(Data records)
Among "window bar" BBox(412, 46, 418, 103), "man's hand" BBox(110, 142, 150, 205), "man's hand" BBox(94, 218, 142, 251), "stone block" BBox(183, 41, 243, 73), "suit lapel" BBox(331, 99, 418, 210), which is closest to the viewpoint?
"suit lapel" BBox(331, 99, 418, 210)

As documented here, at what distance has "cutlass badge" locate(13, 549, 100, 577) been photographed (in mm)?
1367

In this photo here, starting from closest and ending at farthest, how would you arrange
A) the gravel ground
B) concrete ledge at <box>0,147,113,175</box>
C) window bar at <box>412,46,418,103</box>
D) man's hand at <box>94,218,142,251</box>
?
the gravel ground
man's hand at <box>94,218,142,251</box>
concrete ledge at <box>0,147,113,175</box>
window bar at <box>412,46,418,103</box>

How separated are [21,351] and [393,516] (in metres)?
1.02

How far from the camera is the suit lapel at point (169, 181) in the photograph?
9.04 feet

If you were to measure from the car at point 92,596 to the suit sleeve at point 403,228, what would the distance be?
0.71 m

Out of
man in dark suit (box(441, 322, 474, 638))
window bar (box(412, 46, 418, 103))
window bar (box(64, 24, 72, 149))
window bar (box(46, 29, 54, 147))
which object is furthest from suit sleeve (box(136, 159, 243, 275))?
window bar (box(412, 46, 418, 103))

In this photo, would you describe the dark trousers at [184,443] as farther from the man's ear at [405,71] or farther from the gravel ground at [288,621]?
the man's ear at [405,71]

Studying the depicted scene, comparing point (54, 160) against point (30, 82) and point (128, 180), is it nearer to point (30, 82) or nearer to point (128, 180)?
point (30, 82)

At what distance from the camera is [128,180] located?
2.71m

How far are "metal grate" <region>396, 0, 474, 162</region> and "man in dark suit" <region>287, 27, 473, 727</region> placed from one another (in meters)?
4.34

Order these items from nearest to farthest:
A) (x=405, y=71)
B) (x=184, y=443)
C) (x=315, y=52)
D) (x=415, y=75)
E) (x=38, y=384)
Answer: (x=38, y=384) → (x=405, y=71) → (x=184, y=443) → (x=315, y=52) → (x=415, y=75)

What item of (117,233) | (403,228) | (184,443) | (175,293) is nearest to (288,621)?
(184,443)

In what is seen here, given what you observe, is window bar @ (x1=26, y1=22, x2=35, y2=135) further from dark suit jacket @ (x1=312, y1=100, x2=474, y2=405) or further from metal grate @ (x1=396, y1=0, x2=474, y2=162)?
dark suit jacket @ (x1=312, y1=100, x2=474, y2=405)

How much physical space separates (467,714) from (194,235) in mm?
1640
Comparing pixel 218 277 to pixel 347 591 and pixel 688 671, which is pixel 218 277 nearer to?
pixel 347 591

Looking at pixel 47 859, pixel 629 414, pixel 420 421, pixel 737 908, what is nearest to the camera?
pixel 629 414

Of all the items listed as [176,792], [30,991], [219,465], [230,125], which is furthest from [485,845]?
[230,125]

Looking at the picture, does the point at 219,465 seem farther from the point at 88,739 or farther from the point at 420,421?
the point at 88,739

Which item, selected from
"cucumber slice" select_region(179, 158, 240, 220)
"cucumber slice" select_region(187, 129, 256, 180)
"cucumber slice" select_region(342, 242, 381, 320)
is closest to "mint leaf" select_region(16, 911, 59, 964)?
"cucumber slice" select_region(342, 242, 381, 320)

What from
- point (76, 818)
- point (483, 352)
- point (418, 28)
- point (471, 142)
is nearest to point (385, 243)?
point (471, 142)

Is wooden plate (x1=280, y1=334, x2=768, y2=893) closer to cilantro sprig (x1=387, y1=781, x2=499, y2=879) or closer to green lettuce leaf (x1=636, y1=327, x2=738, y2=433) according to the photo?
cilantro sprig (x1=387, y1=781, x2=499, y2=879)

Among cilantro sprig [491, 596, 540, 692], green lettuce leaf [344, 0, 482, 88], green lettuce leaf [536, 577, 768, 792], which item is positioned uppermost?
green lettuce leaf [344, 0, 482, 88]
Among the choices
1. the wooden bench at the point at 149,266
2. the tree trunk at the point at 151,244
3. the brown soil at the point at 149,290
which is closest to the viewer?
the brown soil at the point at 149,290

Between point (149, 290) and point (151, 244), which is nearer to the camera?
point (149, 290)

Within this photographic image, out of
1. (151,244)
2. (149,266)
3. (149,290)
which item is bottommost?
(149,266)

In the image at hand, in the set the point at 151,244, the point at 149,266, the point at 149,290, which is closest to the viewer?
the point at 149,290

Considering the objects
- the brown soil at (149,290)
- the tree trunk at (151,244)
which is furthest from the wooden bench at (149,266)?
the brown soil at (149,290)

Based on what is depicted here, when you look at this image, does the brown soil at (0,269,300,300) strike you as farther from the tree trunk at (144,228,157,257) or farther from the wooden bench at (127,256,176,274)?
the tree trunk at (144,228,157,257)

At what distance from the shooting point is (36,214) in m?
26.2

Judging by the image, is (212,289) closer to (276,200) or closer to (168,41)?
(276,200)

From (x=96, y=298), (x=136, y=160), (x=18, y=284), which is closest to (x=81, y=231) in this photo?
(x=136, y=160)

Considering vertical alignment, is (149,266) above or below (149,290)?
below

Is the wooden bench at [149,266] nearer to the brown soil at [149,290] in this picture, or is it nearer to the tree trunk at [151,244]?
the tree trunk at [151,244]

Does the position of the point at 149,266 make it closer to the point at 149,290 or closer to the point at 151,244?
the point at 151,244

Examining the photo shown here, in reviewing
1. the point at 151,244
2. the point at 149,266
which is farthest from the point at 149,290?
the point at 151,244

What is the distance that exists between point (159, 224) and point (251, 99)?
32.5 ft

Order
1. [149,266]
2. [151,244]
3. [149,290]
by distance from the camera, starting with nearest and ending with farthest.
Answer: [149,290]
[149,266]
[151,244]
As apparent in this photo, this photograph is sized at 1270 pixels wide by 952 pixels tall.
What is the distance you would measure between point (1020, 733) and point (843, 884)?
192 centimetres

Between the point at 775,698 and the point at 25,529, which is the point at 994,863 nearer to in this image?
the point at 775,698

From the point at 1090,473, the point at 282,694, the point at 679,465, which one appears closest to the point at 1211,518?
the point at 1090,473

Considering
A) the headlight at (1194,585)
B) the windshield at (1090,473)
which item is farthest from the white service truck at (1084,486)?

(Short problem) Each line above must be reproduced exactly as it stands.

(Solution for this exercise)
Among "window bar" BBox(412, 46, 418, 103), "man's hand" BBox(110, 142, 150, 205), "man's hand" BBox(94, 218, 142, 251), "stone block" BBox(183, 41, 243, 73), "suit lapel" BBox(331, 99, 418, 210), which is closest to the viewpoint?
"suit lapel" BBox(331, 99, 418, 210)

As documented here, at what distance has "cutlass badge" locate(13, 549, 100, 577) been photographed (in mm)?
1367

In this photo here, starting from closest and ending at farthest, how would you arrange
A) the gravel ground
B) concrete ledge at <box>0,147,113,175</box>
C) window bar at <box>412,46,418,103</box>
D) man's hand at <box>94,218,142,251</box>
?
the gravel ground
man's hand at <box>94,218,142,251</box>
concrete ledge at <box>0,147,113,175</box>
window bar at <box>412,46,418,103</box>

How separated are [21,351] and [393,516] (in metres)?
1.02

How far from the camera is the suit lapel at point (169, 181) in the photograph?
9.04 feet

If you were to measure from the car at point 92,596 to the suit sleeve at point 403,228, what would the distance be?
0.71 m

Out of
man in dark suit (box(441, 322, 474, 638))
window bar (box(412, 46, 418, 103))
window bar (box(64, 24, 72, 149))
window bar (box(46, 29, 54, 147))
which object is furthest from suit sleeve (box(136, 159, 243, 275))?
window bar (box(412, 46, 418, 103))

In this photo, would you describe the dark trousers at [184,443] as farther from the man's ear at [405,71] or farther from the gravel ground at [288,621]?
the man's ear at [405,71]

Studying the depicted scene, comparing point (54, 160) against point (30, 82) and point (128, 180), is it nearer to point (30, 82) or nearer to point (128, 180)?
point (30, 82)

At what distance from the camera is [128,180] located?
2.71m

How far are "metal grate" <region>396, 0, 474, 162</region> and "man in dark suit" <region>287, 27, 473, 727</region> placed from one another (in meters)?
4.34

Order these items from nearest to farthest:
A) (x=405, y=71)
B) (x=184, y=443)
C) (x=315, y=52)
D) (x=415, y=75)
E) (x=38, y=384)
Answer: (x=38, y=384) → (x=405, y=71) → (x=184, y=443) → (x=315, y=52) → (x=415, y=75)

What item of (117,233) | (403,228) | (184,443) | (175,293) is nearest to (288,621)?
(184,443)

In what is seen here, given what you observe, is window bar @ (x1=26, y1=22, x2=35, y2=135) further from dark suit jacket @ (x1=312, y1=100, x2=474, y2=405) or further from metal grate @ (x1=396, y1=0, x2=474, y2=162)?
dark suit jacket @ (x1=312, y1=100, x2=474, y2=405)

How much physical space separates (467,714) from (194,235) in mm?
1640
Comparing pixel 218 277 to pixel 347 591 and pixel 688 671, which is pixel 218 277 nearer to?
pixel 347 591

Looking at pixel 47 859, pixel 629 414, pixel 420 421, pixel 737 908, what is nearest to the camera?
pixel 629 414

Of all the items listed as [176,792], [30,991], [219,465], [230,125], which is furthest from [485,845]?
[230,125]

Looking at the picture, does the point at 219,465 seem farther from the point at 88,739 or farther from the point at 420,421?
the point at 88,739

Which item, selected from
"cucumber slice" select_region(179, 158, 240, 220)
"cucumber slice" select_region(187, 129, 256, 180)
"cucumber slice" select_region(342, 242, 381, 320)
is closest to "mint leaf" select_region(16, 911, 59, 964)?
"cucumber slice" select_region(342, 242, 381, 320)

What from
- point (76, 818)
- point (483, 352)
- point (418, 28)
- point (471, 142)
is nearest to point (385, 243)?
point (471, 142)

Is wooden plate (x1=280, y1=334, x2=768, y2=893) closer to cilantro sprig (x1=387, y1=781, x2=499, y2=879) or closer to green lettuce leaf (x1=636, y1=327, x2=738, y2=433) according to the photo?
cilantro sprig (x1=387, y1=781, x2=499, y2=879)

Among cilantro sprig [491, 596, 540, 692], green lettuce leaf [344, 0, 482, 88], green lettuce leaf [536, 577, 768, 792], which item is positioned uppermost?
green lettuce leaf [344, 0, 482, 88]
Among the choices
1. the wooden bench at the point at 149,266
2. the tree trunk at the point at 151,244
3. the brown soil at the point at 149,290
which is closest to the viewer?
the brown soil at the point at 149,290

Between point (149, 290) and point (151, 244), which is nearer to the camera?
point (149, 290)

Within this photographic image, out of
1. (151,244)
2. (149,266)
3. (149,290)
which item is bottommost?
(149,266)

In the image at hand, in the set the point at 151,244, the point at 149,266, the point at 149,290, which is closest to the viewer?
the point at 149,290

Considering the objects
- the brown soil at (149,290)
- the tree trunk at (151,244)
which is furthest from the wooden bench at (149,266)?
the brown soil at (149,290)

Based on what is depicted here, when you look at this image, does the brown soil at (0,269,300,300) strike you as farther from the tree trunk at (144,228,157,257) or farther from the wooden bench at (127,256,176,274)?
the tree trunk at (144,228,157,257)

At what distance from the shooting point is (36,214) in m?
26.2

Judging by the image, is (212,289) closer to (276,200) or closer to (168,41)?
(276,200)

From (x=96, y=298), (x=136, y=160), (x=18, y=284), which is closest to (x=81, y=231) in this photo?
(x=136, y=160)

Considering vertical alignment, is (149,266) above or below (149,290)?
below

Is the wooden bench at [149,266] nearer to the brown soil at [149,290] in this picture, or is it nearer to the tree trunk at [151,244]?
the tree trunk at [151,244]

Does the position of the point at 149,266 make it closer to the point at 149,290 or closer to the point at 151,244?
the point at 151,244

Examining the photo shown here, in reviewing
1. the point at 151,244
2. the point at 149,266
which is farthest from the point at 149,290?
the point at 151,244

What is the distance that exists between point (159, 224) and point (251, 99)?
32.5 ft

Order
1. [149,266]
2. [151,244]
3. [149,290]
by distance from the camera, starting with nearest and ending with farthest.
Answer: [149,290]
[149,266]
[151,244]
As apparent in this photo, this photograph is sized at 1270 pixels wide by 952 pixels tall.
What is the distance you would measure between point (1020, 733) and point (843, 884)?
192 centimetres

Between the point at 775,698 and the point at 25,529, which is the point at 994,863 nearer to in this image?
the point at 775,698

From the point at 1090,473, the point at 282,694, the point at 679,465, which one appears closest to the point at 1211,518?
the point at 1090,473

Considering
A) the headlight at (1194,585)
B) the windshield at (1090,473)
which item is farthest from the white service truck at (1084,486)?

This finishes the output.